# I am busting with joy ... SOO HAPPY!



## jderry (Sep 24, 2002)

These pictures should be relatively self-explanatory. Patience is always rewarded!!!!

http://home.fuse.net/tharris/M3/102_0252.JPG

http://home.fuse.net/tharris/M3/102_0258.JPG

http://home.fuse.net/tharris/M3/102_0259.JPG

http://home.fuse.net/tharris/M3/100_0053.JPG

http://home.fuse.net/tharris/M3/100_0060.JPG

http://home.fuse.net/tharris/M3/100_0042.JPG

The M3 has to be in the lead of course!!!

But, I am so stoked! It has every option but, NAV (which I actually I did not want -- call me crazy). It has SMG II, PDC, rear power sunshade, cold weather, harmon kardon, BMW alarm, BMW M3 trunk mat, Stonguard full protection including side mirrors, premium package, aluminum trim, rear dinan strut bar, width adjustable power seats, that lumbar thingy, bi-xenon headlights, and some other items that I am forgetting right now.

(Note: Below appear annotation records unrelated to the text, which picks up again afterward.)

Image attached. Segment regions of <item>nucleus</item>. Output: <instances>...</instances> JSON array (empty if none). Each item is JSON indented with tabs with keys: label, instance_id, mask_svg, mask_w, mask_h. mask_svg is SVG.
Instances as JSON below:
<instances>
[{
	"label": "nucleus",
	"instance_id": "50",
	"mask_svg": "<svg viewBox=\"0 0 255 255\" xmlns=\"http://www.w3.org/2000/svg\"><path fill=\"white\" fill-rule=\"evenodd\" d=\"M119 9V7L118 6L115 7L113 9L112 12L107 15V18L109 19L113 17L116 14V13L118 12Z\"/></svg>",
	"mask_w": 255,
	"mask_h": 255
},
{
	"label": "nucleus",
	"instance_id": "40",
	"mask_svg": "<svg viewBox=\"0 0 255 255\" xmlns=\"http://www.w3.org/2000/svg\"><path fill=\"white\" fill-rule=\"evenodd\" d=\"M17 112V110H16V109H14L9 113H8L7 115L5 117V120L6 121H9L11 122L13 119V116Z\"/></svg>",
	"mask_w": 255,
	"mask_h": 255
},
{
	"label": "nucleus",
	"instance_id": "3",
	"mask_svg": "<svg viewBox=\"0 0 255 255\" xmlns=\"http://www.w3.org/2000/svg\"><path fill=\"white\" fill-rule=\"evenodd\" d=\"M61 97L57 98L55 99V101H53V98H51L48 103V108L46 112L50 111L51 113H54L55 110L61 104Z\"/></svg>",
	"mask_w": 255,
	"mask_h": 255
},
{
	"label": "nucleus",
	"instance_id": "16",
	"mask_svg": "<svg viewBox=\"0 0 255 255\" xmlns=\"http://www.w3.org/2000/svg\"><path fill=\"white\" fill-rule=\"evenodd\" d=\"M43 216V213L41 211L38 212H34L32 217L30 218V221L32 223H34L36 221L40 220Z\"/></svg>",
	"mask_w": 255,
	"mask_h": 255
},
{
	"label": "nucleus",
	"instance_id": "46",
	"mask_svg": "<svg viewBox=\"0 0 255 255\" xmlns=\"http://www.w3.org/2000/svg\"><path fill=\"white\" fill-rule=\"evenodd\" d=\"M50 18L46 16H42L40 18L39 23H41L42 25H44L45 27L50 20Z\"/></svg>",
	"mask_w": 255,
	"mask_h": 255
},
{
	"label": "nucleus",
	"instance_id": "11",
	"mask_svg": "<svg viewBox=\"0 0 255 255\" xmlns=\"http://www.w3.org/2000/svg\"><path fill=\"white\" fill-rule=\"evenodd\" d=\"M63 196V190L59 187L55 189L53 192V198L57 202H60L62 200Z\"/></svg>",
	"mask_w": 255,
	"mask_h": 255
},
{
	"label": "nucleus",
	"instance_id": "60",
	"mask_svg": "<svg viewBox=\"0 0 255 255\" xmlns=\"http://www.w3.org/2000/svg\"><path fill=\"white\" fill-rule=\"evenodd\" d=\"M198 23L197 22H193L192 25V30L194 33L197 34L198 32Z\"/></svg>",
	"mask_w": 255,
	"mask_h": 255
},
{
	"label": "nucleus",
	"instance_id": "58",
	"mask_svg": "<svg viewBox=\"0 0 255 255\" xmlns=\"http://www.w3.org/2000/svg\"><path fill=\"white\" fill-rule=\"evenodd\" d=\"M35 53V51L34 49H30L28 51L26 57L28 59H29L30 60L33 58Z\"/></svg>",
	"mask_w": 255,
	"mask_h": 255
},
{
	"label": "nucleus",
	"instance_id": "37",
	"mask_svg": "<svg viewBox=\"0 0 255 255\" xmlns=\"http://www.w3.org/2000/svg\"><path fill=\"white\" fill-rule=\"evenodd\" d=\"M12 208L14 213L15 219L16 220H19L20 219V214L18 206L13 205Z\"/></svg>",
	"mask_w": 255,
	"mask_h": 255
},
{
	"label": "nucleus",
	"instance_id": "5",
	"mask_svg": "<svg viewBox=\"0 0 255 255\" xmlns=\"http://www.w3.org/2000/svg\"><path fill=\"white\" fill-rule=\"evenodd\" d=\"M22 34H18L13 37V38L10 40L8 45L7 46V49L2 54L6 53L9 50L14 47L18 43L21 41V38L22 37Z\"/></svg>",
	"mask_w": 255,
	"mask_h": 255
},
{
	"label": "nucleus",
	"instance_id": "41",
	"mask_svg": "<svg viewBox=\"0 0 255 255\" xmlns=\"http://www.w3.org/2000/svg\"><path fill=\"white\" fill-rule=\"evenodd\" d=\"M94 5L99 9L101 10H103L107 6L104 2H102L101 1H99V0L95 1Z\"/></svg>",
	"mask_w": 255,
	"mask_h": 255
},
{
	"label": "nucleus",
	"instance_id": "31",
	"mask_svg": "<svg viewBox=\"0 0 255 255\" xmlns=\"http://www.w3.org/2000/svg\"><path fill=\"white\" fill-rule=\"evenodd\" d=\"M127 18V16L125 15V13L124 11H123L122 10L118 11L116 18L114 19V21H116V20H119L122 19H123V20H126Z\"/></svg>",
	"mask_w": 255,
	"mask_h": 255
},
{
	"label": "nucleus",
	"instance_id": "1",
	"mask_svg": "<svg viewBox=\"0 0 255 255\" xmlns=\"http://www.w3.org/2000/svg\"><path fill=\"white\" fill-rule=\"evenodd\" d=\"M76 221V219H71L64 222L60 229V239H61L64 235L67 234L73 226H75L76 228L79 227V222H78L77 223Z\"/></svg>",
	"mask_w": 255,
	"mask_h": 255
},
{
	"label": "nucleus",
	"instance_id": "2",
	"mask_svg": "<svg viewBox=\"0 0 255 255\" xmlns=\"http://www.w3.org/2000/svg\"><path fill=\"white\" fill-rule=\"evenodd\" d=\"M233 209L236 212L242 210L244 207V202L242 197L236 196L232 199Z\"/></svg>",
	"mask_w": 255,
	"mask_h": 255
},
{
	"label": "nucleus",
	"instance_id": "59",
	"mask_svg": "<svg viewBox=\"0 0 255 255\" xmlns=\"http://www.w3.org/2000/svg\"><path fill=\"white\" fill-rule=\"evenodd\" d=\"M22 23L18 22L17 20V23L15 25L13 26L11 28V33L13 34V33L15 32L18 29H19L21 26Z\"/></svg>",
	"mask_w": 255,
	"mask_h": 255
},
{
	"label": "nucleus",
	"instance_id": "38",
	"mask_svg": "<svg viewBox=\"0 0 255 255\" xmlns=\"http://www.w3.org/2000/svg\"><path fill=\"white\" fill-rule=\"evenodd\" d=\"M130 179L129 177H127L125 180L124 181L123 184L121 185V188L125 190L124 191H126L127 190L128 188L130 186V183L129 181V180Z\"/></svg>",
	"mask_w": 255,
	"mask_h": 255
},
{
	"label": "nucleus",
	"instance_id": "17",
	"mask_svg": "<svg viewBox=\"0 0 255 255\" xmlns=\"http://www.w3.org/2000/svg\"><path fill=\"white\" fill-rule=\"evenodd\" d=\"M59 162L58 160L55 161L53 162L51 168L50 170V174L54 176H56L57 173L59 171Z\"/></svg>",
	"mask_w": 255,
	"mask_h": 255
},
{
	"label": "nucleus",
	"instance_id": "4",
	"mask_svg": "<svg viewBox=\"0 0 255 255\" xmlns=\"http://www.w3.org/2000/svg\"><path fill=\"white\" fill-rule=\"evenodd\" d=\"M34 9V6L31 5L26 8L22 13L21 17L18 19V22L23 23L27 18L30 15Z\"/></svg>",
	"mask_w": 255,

It has 13,293 miles on it. The seller said he paid $62,750 for the vehicle. :yikes: He said he sees maybe one M3 every month on the road, very rare around where he lives.

He is purchasing a new 545i and getting rid of this. The interior is a different color that I have never seen in a titanium silver car. It has the cinnamon interior. I think it looks pretty cool, very unique and different. We'll see how people react when they see it in person.

SOOOOO excited. As for mods ... I am going to go about this the proper way: This upcoming weekend, I am taking it to the track (Summit Point) to get a feel for the car and how it handles. Plus, pop it's cherry! WOOHOO! :thumbup:

Then, I "might" do some things to it. I hear I can change the camber in the front with just the removal of a pin??? Not sure; but, should help with understeer and tire wear.

There are so many products out there for this car, hopefully you guys can assist me with suggestions and recommendations. Plus, I do not know prices; so, I would appreciate not getting ripped off. Although, please don't tell me to do this and that. I do not want to add things that are unnecessary, e.g., I have never been fond of aftermarket rims. I like stock 18" rims. I made the mistake in my last two M3's of modding it without thinking, just for the sake of doing it ... I want to proceed in a proper fashion this time and not waste money!

The M5 would have been nice; I did not want one so modded. I wanted a car that I could mod from the beginning and make the correct chioces. Plus, I could not pass this one up ... especially since it was optioned out VERY nicely. I have no idea about SMG II ... I was VERY impetuous about the purchase; but, every person that I spoke with that has SMG, said that people that bash SMG, don't own it, heheh ... They said they can rip apart a manual driver on a track/auto-x course.

I thought briefly about ordering a new one -- but, for me at least, I was always taught by my parents not to purchase new. Plus, with the extended warranty, and everything else, I am comfortable with this purchase. Build date was 5/02, so, out of the range.

WOOHOO!


----------



## rost12 (Dec 22, 2001)

Congrats! Get your drive on :bigpimp:


----------



## BahnBaum (Feb 25, 2004)

Beautiful! :thumbup: 

Alex


----------



## Pinecone (Apr 3, 2002)

WRT camber, if yuo pull the strut brace mounts off, you will find an Allen head pin. Remove theis, shove teh strut tower top in towards the center of the car. This will gain you about 0.5 degrees more negative. You do need to have it realigned after doing this.

LOTS of mods, LOTS of opinions. A lot depends on what you are trying to accomplish. If a track car, the choices are slightly different than a street cruiser.


----------